Near infrared (NIR) spectroscopy allows rapid estimation of quality traits in fresh fruit. Several portable spectrometers are available in the market as a low-cost solution to perform NIR spectroscopy. However, portable spectrometers, being lower in cost than a benchtop counterpart, do not cover the complete near infrared (NIR) spectral range. Often portable sensors either use silicon-based visible and NIR detector to cover 400–1000 nm, or InGaAs-based short wave infrared (SWIR) detector covering the 900–1700 nm. However, these two spectral regions carry complementary information, since the 400–1000 nm interval captures the color and 3rd overtones of most functional group vibrations, while the 1st and the 2nd overtones of the same transitions fall in the 1000–1700 nm range. To exploit such complementarity, sequential data fusion strategies were used to fuse the data from two portable spectrometers, i.e., Felix F750 (~400–1000 nm) and the DLP NIR Scan Nano (~900–1700 nm). In particular, two different sequential fusion approaches were used, namely sequential orthogonalized partial-least squares (SO-PLS) regression and sequential orthogonalized covariate selection (SO-CovSel). SO-PLS improved the prediction of moisture content (MC) and soluble solids content (SSC) in pear fruit, leading to an accuracy which was not obtainable with models built on any of the two spectral data set individually. Instead, SO-CovSel was used to select the key wavelengths from both the spectral ranges mostly correlated to quality parameters of pear fruit. Sequential fusion of the data from the two portable spectrometers led to an improved model prediction (higher R² and lower RMSEP) of MC and SSC in pear fruit: compared to the models built with the DLP NIR Scan Nano (the worst individual block) where SO-PLS showed an increase in R²_p up to 56% and a corresponding 47% decrease in RMSEP. Differences were less pronounced to the use of Felix data alone, but still the R²_p was increased by 2.5% and the RMSEP was reduced by 6.5%. Sequential data fusion is not limited to NIR data but it can be considered as a general tool for integrating information from multiple sensors.

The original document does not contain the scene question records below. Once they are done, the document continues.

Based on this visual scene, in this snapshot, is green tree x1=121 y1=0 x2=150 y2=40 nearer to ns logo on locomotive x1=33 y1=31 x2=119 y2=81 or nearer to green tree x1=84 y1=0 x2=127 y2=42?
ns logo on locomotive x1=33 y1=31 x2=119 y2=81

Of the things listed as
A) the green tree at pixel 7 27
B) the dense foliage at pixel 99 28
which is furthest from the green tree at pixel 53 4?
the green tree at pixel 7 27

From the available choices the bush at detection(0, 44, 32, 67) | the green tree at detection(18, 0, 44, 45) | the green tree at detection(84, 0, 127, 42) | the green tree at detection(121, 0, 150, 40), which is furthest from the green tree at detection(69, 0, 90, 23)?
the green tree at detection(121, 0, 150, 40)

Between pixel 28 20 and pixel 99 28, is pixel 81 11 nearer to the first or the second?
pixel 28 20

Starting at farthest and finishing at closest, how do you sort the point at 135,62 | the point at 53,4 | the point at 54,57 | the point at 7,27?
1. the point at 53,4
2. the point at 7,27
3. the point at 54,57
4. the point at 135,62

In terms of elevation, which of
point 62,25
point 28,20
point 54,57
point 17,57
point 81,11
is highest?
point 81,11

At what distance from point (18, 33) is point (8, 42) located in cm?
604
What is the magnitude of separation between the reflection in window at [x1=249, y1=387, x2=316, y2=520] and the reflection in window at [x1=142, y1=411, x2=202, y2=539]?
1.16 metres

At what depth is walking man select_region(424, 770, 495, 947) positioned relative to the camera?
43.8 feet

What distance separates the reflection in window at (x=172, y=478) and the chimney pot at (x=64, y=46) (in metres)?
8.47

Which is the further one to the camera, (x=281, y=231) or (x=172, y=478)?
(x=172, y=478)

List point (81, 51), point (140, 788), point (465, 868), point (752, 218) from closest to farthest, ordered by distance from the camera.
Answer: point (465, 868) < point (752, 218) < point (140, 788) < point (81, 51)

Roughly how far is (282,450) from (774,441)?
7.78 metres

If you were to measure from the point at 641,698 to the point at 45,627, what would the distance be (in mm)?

近红外（NIR）光谱可以快速估计新鲜水果的质量特征。市场上有几种便携式光谱仪可作为执行近红外光谱的低成本解决方案。但是，便携式光谱仪的成本低于台式光谱仪，无法覆盖完整的近红外（NIR）光谱范围。通常，便携式传感器要么使用基于硅的可见光和NIR检测器来覆盖400–1000 nm，要么使用基于InGaAs的短波红外（SWIR）检测器来覆盖900–1700 nm。但是，这两个光谱区域带有互补信息，因为400-1000 nm的间隔捕获了大多数官能团振动的颜色和第三泛音，而相同过渡的第一和第二泛音落在1000-1700 nm范围内。为了利用这种互补性，顺序数据融合策略用于融合来自两个便携式光谱仪的数据，即Felix F750（〜400–1000 nm）和DLP NIR Scan Nano（〜900–1700 nm）。特别是，使用了两种不同的顺序融合方法，即顺序正交偏最小二乘（SO-PLS）回归和顺序正交协变量选择（SO-CovSel）。SO-PLS改善了梨果实中水分含量（MC）和可溶性固形物含量（SSC）的预测，从而导致精度无法单独建立在两个光谱数据集上的任何一个模型上。取而代之的是，使用SO-CovSel从两个主要与梨果实质量参数相关的光谱范围中选择关键波长。来自两个便携式光谱仪的数据的顺序融合导致改进的模型预测（较高的R梨果实中MC和SSC的²和更低的RMSEP）：与使用DLP NIR Scan Nano（最差的单个区块）构建的模型相比，其中SO-PLS的R ² _p增加高达56％，相应的为47％ RMSEP降低。单独使用Felix数据的差异不太明显，但R ² _p仍增加了2.5％，RMSEP减少了6.5％。顺序数据融合不限于NIR数据，还可以视为整合来自多个传感器的信息的通用工具。